Rolon also complains that the prosecutor’s direct examination of Torres referenced the fact that his plea agreement had been signed by both his lawyer and his mother. See Commonwealth *815v. Marrero, supra at 501 (“preferable” practice to redact signatures of attorney and prosecutor before submitting agreement to jury because “[i]t is possible that the signatures could have signaled to the jury that the prosecutor and [the witness’s] attorney were attesting to [the witness’s] credibility,” but such redaction “not required” in absence of objection). Here, as in Commonwealth v. Marrero, supra, there was no objection to the evidence of the signatures, and the judge was not required to strike the evidence sua sponte. Moreover, the references to the signatures were not made in a context that would impermissibly suggest any attestation of the witness’s credibility. Rather, the questions now complained of arose for purposes of authenticating the agreement and refreshing Torres’s memory when he initially testified that he did not even recognize the agreement.5
Separate and apart from his arguments concerning the use of the plea agreement, the defendant moved for a mistrial on the ground that the prosecutor’s closing argument contained impermissible vouching for Torres when the prosecutor acknowledged that Torres had “lied” about his own participation in the event.6 A prosecutor does not, in any sense, “vouch” for a witness by conceding that the witness has “lied.” However, the defendant contends that the prosecutor’s labeling Torres a *816liar with respect to only a portion of his testimony implicitly vouched for the remainder of Torres’s testimony. Following a defense closing that had pointed to Torres’s incredible minimization of his own role in the event, we see no such implicit vouching in the prosecutor’s acknowledgment that Torres was “a horrible witness” who should not be believed whenever other witnesses provided contrary evidence but who should be believed with respect to those details that were supported by other evidence. This is a permissible — indeed a common — approach to the problem of a witness who has been shown to be less than truthful on certain aspects of his or her testimony: admit the dishonesty or inaccuracy that has been demonstrated by more reliable evidence, and point to the existence of evidence that corroborates other portions of the witness’s testimony that would make it reasonable to credit those other portions. It is not improper vouching for the prosecutor to point to reasons why a witness’s testimony, or portions of a witness’s testimony, should logically be believed. See Commonwealth v. Chavis, 415 Mass. 703, 713-714 (1993).

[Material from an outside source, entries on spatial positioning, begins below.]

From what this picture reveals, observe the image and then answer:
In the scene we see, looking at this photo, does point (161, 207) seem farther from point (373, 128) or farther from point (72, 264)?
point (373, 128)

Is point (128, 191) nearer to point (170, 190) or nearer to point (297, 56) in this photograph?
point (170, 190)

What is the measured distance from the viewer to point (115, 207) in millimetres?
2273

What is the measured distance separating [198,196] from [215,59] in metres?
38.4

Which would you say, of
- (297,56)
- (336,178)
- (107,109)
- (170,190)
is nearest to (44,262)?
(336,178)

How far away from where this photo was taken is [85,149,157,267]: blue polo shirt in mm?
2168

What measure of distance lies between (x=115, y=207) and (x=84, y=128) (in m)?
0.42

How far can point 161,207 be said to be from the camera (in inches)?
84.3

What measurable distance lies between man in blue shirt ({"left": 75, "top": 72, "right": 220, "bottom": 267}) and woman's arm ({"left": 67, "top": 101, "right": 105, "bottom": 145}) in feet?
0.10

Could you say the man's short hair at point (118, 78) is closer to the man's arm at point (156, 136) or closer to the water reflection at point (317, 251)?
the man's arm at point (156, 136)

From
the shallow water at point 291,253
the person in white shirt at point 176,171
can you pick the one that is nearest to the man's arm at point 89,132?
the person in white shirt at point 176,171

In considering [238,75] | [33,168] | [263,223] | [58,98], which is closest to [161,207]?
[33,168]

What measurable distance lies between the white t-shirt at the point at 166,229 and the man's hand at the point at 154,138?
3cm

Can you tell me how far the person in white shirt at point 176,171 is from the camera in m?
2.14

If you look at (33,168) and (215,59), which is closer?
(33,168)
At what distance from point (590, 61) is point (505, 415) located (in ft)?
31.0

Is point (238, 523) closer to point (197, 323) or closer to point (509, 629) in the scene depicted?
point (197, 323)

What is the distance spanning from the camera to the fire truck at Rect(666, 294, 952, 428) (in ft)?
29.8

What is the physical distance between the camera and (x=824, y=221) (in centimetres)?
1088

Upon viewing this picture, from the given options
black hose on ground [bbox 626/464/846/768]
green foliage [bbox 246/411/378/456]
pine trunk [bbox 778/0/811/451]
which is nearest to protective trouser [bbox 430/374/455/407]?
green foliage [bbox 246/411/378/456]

3. Torres’s guilty plea. Rolon contends that the prosecutor’s closing argument impermissibly pointed to Torres’s promised guilty plea as substantive evidence of Rolon’s own guilt as a joint venturer. A codefendant’s guilty plea is not admissible to prove the guilt of the defendant. See Commonwealth v. Martinez, 425 Mass. 382, 398-399 (1997); Commonwealth v. Powell, 40 Mass. App. Ct. 430, 436 (1996). However, contrary to the defendant’s argument, that is not how Torres’s proposed plea was used or argued. Rather, it was used and argued to address a separate issue that had been raised during the cross-examination of Torres. Defense counsel had pointed out that, while Torres claimed that he had not stabbed Botelho, he had nevertheless agreed to plead guilty to murder in the second degree in connection with Botelho’s death. That ostensible discrepancy was then used repeatedly as an illustration of Torres’s willingness to “lie” in order to obtain the benefits of his plea agreement. To put that discrepancy in context, the prosecutor’s closing argument asked the jury to consider the concept of joint venture in connection with their assessment of “why it is that Eddie Torres is pleading guilty,” and reminded *817them that Torres was represented by a lawyer at the time of his agreement.7 This reference did not suggest to the jury that Torres’s plea on a joint venture theory added weight to the Commonwealth’s joint venture theory against Rolon. Rather, it was used to point out that Torres could be guilty of murder even though he had not stabbed Botelho, and that his guilty plea therefore was not inconsistent with his assertion that he did not stab Botelho. There was no objection, and this brief reference to a theory that would harmonize Torres’s plea with his denial of individual guilt does not give rise to any substantial likelihood of a miscarriage of justice.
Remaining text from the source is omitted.